Sorry, it’s only how much?

So when I shot the video version of this review, it was right after it debuted at MWC 2024 but before it arrived on our shores. As such, I couldn’t really put it against its rivals such as the Samsung Galaxy S24—at least, in a Malaysian context. That’s why if you watch our video review of the Xiaomi 14, I ended it by stating that it’s a really good smartphone that will need to be priced below the RM4,099 price tag of the Galaxy S24 if it wants to be competitive against Samsung’s offering.

Well as it turns out not only is it cheaper than the Galaxy S24, but it’s a whopping RM600 less than the Galaxy S24:

  • Xiaomi 14, 12GB RAM, 256GB storage – RM3,499
  • Xiaomi 14, 12GB RAM, 512GB storage – RM3,799

Now in my defence, I had a reason to be wary: the Xiaomi 14 actually costs more than the Galaxy S24 does in Europe. But we don’t live in Europe now do we? In fact, for many Malaysians, the Xiaomi 14 presents itself as an extremely compelling option for anyone seeking a flagship Android smartphone for this year.

I mean sure, it’s not perfect; some improvement to HyperOS would be nice and the speakers could be better, but at RM600 less than what I would consider its competitor, it’s a no-brainer decision. Not only is it RM600 less than the Galaxy S24 at the same storage tier, it also packs 12GB of RAM compared to the Galaxy S24’s 8GB, uses a larger battery, has arguably better cameras and is powered by the Snapdragon 8 Gen 3 rather than the Exynos 2400 which may not be to local tastes.

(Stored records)
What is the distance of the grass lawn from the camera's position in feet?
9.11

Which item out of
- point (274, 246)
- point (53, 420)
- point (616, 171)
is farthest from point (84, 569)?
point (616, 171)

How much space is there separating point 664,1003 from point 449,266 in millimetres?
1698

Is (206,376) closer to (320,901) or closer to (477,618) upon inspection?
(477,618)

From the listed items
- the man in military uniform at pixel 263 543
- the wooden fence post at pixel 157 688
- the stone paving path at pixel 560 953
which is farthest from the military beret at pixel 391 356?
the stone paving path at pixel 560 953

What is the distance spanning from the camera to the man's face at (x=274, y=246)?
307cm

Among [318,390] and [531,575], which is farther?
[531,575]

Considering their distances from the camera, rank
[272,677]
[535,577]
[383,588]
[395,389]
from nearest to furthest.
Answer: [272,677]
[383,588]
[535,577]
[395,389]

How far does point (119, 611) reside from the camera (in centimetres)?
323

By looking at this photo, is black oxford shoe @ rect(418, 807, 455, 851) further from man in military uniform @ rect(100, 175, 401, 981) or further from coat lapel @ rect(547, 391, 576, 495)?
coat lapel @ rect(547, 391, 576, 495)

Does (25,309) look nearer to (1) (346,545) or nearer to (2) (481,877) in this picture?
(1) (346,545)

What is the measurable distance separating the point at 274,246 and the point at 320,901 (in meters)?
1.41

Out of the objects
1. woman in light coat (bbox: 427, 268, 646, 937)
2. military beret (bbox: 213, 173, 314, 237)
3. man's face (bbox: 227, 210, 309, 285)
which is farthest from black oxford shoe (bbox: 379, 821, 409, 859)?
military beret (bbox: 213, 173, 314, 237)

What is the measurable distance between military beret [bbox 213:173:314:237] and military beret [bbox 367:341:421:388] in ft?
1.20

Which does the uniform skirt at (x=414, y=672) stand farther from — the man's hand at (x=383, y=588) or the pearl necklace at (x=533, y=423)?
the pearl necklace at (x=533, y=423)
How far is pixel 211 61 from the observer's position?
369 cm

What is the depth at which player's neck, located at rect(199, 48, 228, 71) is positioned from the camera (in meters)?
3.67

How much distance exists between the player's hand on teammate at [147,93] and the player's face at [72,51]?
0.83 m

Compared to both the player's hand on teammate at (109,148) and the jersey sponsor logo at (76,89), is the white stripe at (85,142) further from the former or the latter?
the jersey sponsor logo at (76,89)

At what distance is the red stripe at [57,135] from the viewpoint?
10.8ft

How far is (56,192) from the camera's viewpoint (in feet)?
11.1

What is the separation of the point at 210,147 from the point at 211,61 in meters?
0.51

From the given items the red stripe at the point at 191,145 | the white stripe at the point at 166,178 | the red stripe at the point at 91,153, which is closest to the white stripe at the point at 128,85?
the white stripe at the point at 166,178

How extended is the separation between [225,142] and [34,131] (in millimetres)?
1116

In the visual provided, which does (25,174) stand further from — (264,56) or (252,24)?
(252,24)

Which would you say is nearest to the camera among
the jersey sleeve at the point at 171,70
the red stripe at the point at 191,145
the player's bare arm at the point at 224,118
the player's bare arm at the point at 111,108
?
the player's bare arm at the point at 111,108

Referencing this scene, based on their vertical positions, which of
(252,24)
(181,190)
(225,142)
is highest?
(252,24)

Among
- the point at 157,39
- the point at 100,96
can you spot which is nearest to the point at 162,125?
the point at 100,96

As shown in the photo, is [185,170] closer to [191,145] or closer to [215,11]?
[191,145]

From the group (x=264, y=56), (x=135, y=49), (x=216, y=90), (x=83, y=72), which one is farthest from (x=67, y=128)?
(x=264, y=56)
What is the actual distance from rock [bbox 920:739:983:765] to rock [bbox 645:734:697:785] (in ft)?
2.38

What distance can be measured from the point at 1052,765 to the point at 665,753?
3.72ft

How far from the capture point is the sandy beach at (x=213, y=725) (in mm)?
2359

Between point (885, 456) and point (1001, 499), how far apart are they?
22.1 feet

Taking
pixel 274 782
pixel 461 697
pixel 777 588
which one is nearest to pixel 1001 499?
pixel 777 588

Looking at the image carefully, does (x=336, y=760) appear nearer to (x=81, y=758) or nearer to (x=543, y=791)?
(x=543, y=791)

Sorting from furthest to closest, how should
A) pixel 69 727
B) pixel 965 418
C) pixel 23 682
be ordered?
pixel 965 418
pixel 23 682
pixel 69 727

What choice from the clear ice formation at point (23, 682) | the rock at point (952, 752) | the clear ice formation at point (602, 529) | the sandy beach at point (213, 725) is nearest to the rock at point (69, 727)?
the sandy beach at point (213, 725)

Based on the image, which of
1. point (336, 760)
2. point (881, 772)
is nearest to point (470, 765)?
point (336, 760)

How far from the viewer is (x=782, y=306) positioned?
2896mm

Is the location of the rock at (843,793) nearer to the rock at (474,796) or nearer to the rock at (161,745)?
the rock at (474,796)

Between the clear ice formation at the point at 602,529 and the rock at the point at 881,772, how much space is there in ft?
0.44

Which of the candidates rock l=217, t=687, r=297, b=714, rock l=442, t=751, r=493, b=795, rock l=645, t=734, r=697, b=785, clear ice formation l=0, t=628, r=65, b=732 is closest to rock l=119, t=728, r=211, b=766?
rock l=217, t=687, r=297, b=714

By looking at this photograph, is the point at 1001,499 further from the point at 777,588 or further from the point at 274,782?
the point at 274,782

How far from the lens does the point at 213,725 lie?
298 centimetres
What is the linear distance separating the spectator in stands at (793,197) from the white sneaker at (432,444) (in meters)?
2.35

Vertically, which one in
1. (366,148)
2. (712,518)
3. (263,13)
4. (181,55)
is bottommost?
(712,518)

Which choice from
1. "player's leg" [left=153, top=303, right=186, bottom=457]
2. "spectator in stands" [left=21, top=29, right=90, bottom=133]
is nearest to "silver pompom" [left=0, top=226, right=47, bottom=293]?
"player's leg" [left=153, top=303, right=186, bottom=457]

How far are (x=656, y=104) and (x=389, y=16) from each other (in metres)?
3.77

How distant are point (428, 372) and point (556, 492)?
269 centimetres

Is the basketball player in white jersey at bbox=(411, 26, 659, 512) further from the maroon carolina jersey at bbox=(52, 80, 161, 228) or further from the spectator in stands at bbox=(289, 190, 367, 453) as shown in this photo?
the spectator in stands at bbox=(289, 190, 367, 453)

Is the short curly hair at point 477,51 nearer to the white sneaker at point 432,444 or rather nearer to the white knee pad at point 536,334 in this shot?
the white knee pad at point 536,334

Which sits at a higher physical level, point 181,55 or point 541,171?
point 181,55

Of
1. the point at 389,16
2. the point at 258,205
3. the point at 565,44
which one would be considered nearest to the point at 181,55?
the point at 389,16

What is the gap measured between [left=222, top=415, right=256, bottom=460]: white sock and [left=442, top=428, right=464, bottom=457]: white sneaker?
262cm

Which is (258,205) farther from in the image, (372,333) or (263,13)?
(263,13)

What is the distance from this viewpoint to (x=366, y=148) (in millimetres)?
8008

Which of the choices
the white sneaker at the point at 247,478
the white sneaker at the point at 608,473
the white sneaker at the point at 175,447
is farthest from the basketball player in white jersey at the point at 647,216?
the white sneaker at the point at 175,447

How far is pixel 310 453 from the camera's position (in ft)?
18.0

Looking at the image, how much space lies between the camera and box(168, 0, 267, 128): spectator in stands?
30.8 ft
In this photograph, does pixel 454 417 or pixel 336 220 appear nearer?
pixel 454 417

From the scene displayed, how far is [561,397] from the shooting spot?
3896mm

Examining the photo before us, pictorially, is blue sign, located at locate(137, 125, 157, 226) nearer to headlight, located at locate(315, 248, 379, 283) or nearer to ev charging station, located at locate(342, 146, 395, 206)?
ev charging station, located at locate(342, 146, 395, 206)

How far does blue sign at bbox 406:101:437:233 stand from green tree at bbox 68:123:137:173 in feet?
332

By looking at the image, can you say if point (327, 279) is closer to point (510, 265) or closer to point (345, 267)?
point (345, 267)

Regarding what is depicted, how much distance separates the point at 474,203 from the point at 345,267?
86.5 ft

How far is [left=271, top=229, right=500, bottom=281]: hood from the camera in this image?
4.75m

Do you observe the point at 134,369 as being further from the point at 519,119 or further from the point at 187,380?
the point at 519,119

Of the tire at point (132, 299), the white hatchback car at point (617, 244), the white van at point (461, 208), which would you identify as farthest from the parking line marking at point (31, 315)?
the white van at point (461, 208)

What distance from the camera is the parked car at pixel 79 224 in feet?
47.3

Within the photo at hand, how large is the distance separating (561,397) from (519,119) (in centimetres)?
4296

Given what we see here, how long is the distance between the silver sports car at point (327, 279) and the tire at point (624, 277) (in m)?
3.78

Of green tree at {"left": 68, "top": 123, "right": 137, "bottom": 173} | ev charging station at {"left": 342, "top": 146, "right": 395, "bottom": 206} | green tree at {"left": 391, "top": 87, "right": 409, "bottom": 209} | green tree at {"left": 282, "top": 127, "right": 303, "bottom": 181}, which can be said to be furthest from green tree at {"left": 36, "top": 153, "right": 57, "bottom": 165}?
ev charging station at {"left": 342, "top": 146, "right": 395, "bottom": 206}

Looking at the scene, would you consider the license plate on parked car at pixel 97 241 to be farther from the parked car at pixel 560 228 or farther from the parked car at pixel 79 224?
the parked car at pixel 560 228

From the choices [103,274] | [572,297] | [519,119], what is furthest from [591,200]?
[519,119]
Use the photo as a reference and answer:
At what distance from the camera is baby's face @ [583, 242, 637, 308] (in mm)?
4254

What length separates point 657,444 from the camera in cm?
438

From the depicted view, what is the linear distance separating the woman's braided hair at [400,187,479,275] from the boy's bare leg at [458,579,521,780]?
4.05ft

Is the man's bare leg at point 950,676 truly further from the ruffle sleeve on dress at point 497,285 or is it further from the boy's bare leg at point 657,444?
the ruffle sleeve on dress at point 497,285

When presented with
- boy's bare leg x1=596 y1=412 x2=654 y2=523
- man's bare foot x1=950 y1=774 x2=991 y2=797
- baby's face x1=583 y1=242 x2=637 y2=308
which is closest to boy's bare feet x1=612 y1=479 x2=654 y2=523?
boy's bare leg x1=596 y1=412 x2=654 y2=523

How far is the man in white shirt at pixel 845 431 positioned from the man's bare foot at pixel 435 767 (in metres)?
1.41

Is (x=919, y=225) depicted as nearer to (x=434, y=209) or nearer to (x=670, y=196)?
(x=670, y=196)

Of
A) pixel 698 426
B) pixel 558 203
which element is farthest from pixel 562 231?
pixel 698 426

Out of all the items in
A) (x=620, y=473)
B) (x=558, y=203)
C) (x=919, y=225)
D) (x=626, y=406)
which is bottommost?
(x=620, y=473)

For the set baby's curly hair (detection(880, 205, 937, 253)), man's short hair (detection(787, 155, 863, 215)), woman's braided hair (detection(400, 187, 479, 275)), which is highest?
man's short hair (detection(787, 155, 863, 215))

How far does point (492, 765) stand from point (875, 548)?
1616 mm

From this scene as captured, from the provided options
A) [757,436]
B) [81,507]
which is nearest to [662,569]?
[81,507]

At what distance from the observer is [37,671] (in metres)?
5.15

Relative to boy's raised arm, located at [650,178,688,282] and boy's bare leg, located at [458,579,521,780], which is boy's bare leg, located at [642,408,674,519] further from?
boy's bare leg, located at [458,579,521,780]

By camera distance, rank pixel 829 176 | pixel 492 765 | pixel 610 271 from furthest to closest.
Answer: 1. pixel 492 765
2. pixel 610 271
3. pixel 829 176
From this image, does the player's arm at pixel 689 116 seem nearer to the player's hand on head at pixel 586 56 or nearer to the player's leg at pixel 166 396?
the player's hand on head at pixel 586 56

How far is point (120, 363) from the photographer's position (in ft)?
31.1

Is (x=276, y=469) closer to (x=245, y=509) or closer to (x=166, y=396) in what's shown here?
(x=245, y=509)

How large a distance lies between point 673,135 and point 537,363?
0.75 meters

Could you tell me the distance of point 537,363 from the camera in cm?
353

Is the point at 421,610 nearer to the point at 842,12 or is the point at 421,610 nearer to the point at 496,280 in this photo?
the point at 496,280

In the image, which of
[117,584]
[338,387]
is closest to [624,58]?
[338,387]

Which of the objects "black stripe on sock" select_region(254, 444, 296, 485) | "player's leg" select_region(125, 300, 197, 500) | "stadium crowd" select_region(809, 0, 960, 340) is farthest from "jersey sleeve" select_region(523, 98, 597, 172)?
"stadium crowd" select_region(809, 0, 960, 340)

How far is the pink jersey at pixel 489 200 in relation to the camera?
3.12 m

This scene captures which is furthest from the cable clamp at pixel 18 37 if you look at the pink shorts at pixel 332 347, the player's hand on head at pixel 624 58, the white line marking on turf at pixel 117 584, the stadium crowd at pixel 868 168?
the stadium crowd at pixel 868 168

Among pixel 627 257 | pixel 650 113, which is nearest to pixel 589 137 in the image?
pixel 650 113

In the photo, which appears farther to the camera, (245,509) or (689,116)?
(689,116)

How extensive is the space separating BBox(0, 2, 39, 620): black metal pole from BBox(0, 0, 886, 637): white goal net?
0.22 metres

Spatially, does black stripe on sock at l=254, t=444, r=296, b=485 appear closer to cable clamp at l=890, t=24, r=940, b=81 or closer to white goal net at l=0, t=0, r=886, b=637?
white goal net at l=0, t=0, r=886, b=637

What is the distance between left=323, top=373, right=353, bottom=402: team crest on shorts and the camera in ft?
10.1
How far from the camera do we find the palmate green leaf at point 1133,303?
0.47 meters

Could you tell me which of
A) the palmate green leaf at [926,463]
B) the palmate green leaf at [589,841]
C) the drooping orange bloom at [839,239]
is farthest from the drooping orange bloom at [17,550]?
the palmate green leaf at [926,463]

# Exercise requirements
1. Rewrite the part of the Xiaomi 14 review starting at "Sorry, it’s only" and ending at "against Samsung’s offering.", substituting "local" for "Malaysian".
2. List every distinct ringgit (RM) amount that appears in the Xiaomi 14 review.
3. Write the next part of the Xiaomi 14 review, picking up after its last sentence.
These rows have no connection to the Xiaomi 14 review.

# Responses per task
1.
Sorry, it’s only how much?

So when I shot the video version of this review, it was right after it debuted at MWC 2024 but before it arrived on our shores. As such, I couldn’t really put it against its rivals such as the Samsung Galaxy S24—at least, in a local context. That’s why if you watch our video review of the Xiaomi 14, I ended it by stating that it’s a really good smartphone that will need to be priced below the RM4,099 price tag of the Galaxy S24 if it wants to be competitive against Samsung’s offering.

2. RM4,099; RM600; RM3,499; RM3,799

3.
That’s not to say that the Galaxy S24 doesn’t have its own benefits—OneUI is perhaps a tad more user friendly than HyperOS, and Samsung is also guaranteeing seven years of software support. Furthemore, the Xiaomi 14 isn’t the cheapest flagship smartphone in Malaysia either. There’s the likes of the Meizu 21 which starts at just RM2,999, while the iQoo 12 goes for RM3,399.

But if you want an all round Android flagship that packs just about everything you’d expect—decent display, premium looks and feel, outstanding cameras and solid battery life—the Xiaomi 14 is definitely one device that I think does the job well without breaking the bank.